My Lai lay in the South Vietnamese district of Son My, a heavily mined area of Vietcong entrenchment. Numerous members of Charlie Company had been maimed or killed in the area during the preceding weeks. The agitated troops, under the command of Lt. William Calley, entered the village poised for engagement with the elusive Vietcong.

As the "search and destroy" mission unfolded it soon degenerated into the massacre of over 300 apparently unarmed civilians including women, children, and the elderly. Calley ordered his men to enter the village firing, though there had been no report of opposing fire. According to eyewitness reports offered after the event, several old men were bayoneted, praying women and children were shot in the back of the head, and at least one girl was raped, and then killed. For his part, Calley was said to have rounded up a group of the villagers, ordered them into a ditch, and mowed them down in a fury of machine gun fire.

Word of the massacre did not reach the American public until November of 1969, when journalist Seymour Hersh published a story detailing his conversations with ex-GI and Vietnam veteran, Ron Ridenhour. Ridenhour learned of the events at My Lai from members of Charlie Company who had been there. Before speaking with Hersh, he had appealed to Congress, the White House, and the Pentagon to investigate the matter. The military investigation resulted in Calley being charged with murder in September 1969 -- a full two months before the Hersh story hit the streets.

As the gruesome details of the massacre reached the American public serious questions arose concerning the conduct of American soldiers in Vietnam. A military commission investigating the My Lai massacre found widespread failures of leadership, discipline, and morale among the Army's fighting units. As the war progressed, many "career" soldiers had either been rotated out or retired. Many more had died. In their place were scores of draftees whose fitness for leadership in the field of battle was questionable at best. Military officials blamed inequities in the draft policy for the often slim talent pool from which they were forced to choose leaders. Many maintained that if the educated middle class ("the Harvards," as they were called) had joined in the fight, a man of Lt. William Calley's emotional and intellectual stature would never have been issuing orders. “

From the American Experience


Therefore, the events of My Lai were known prior to Senator Kerry’s testimony before Congress.  So for anyone to now target Senator Kerry as betraying his fellow vets is an effort in revisionist history based in pure partisan politics.

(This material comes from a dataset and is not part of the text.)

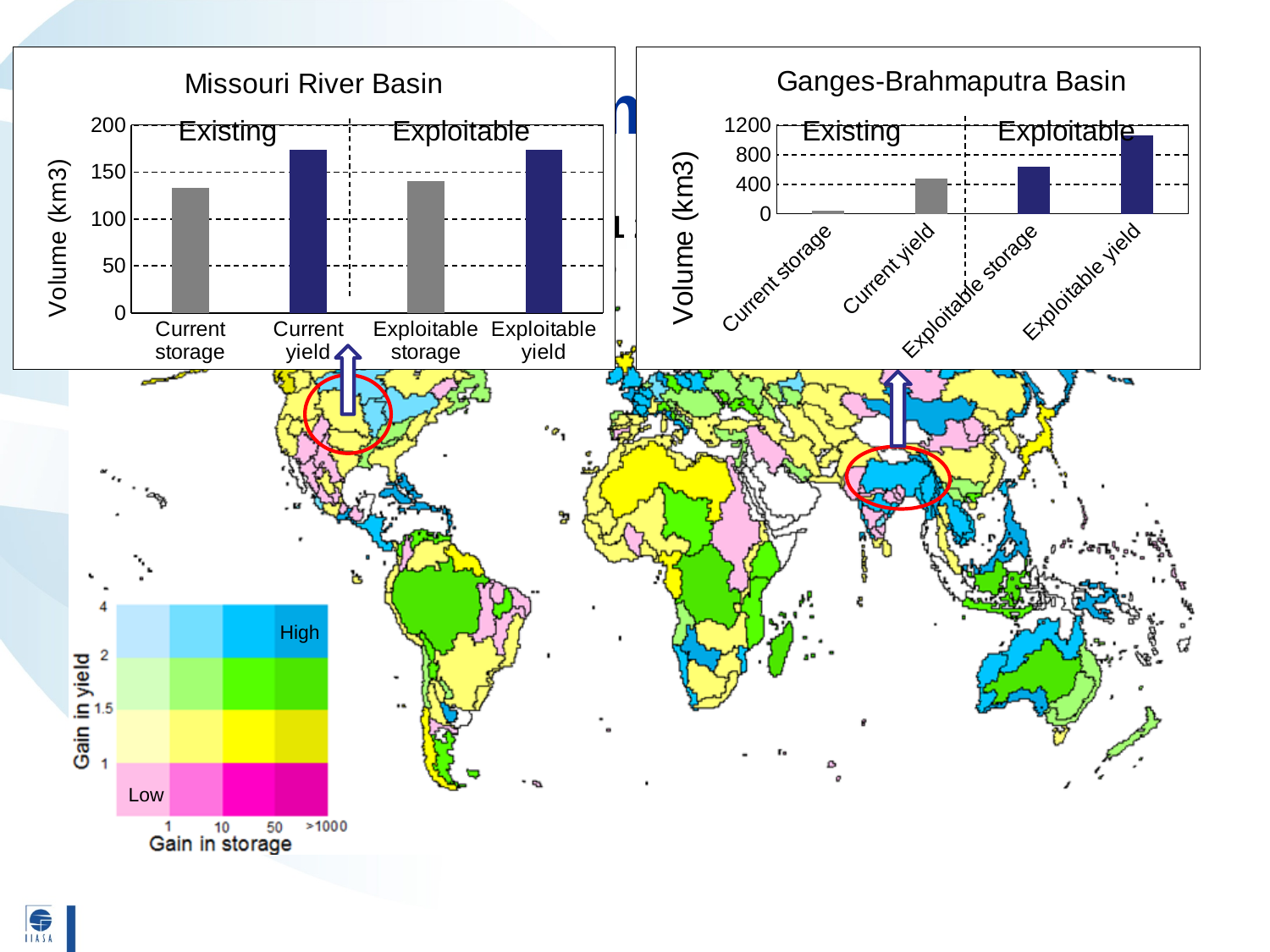
In the Missouri River Basin chart, is the value for Current yield greater or less than 150? greater What is the y-axis title of the Missouri River Basin chart? Volume (km3) In the Ganges-Brahmaputra Basin chart, which category has the highest value? Exploitable yield In the Missouri River Basin chart, is the value for Exploitable storage greater or less than 150? less In the Ganges-Brahmaputra Basin chart, which is larger, Current yield or Exploitable yield? Exploitable yield In the Missouri River Basin chart, is the value for Current storage greater or less than 100? greater In the Missouri River Basin chart, which is larger, Current storage or Current yield? Current yield In the Ganges-Brahmaputra Basin chart, which category has the lowest value? Current storage What kind of chart is the Missouri River Basin chart? bar chart How many categories are shown on the x axis of the Ganges-Brahmaputra Basin chart? 4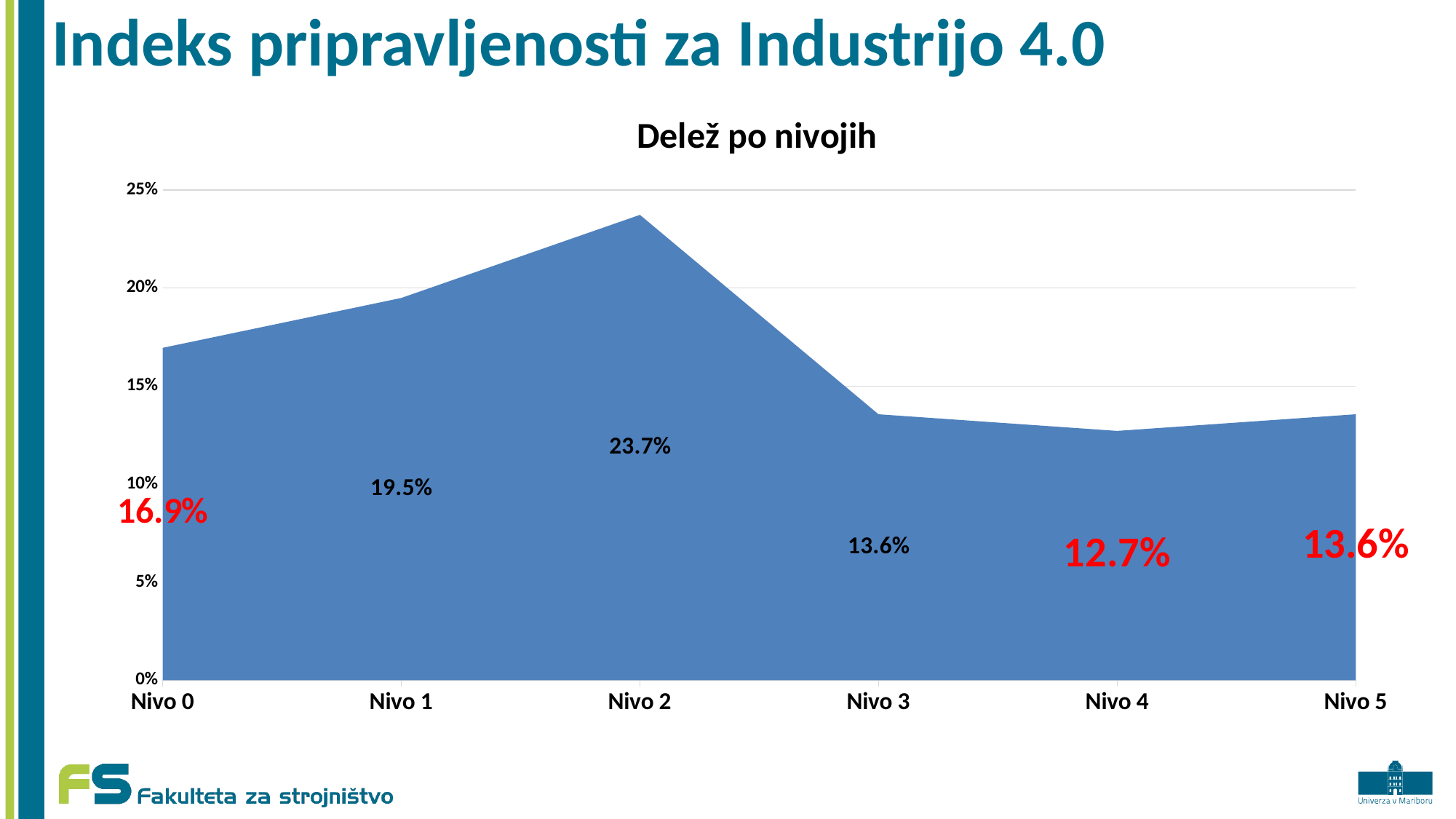
Which level (Nivo) has the lowest share? Nivo 4 What is the title of the chart? Delež po nivojih What kind of chart is shown on the slide? Area chart Which level (Nivo) has the highest share? Nivo 2 What is the value for Nivo 2 in the chart? 23.7% What is the difference between the values for Nivo 2 and Nivo 1? 4.2% What is the difference between the values for Nivo 0 and Nivo 4? 4.2% How many levels (categories) are shown on the x axis? 6 Is the value for Nivo 2 greater or less than 20%? greater Which is larger, the value for Nivo 1 or the value for Nivo 3? Nivo 1 What is the value for Nivo 4 in the chart? 12.7% What is the value for Nivo 0 in the chart? 16.9%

What we should all learn from this seemingly never ending domestic battle about the Vietnam War is that every war’s impact is more far reaching than can be imagined.  Thirty years after Vietnam men’s actions and integrity are still be questioned.  The real persons of questionable character are those who use one of the most divisive issues in history to once against drive a wedge to separate America’s people.


For those that believe in the concepts of Good & Evil, know this.  The spirits of fear, divisiveness and self-righteousness are not good.  Fear only should never be a justification for war. Wars should only be entered when the facts indicate that military intervention is unavoidable. War is not glamorous and even when it is waged for the most noble of reasons cannot be sanitized to make it more acceptable to the general public. The stresses of war can bring out the darkness in every human soul.  A wise men will consider all of these things before rushing to war. No amount of revisionist history will change the facts.



Put on all of God’s armor so that you will be able to stand firm against all strategies and tricks of the Devil. For we are not fighting against people made of flesh and blood, but against the evil rulers and authorities of the unseen world, against those mighty powers of darkness who rule this world, and against wicked spirits in the heavenly realms”. Ephesians 6:11-12 Holy Bible, New Living Translation, (Wheaton, IL: Tyndale House Publishers, Inc.) 1996.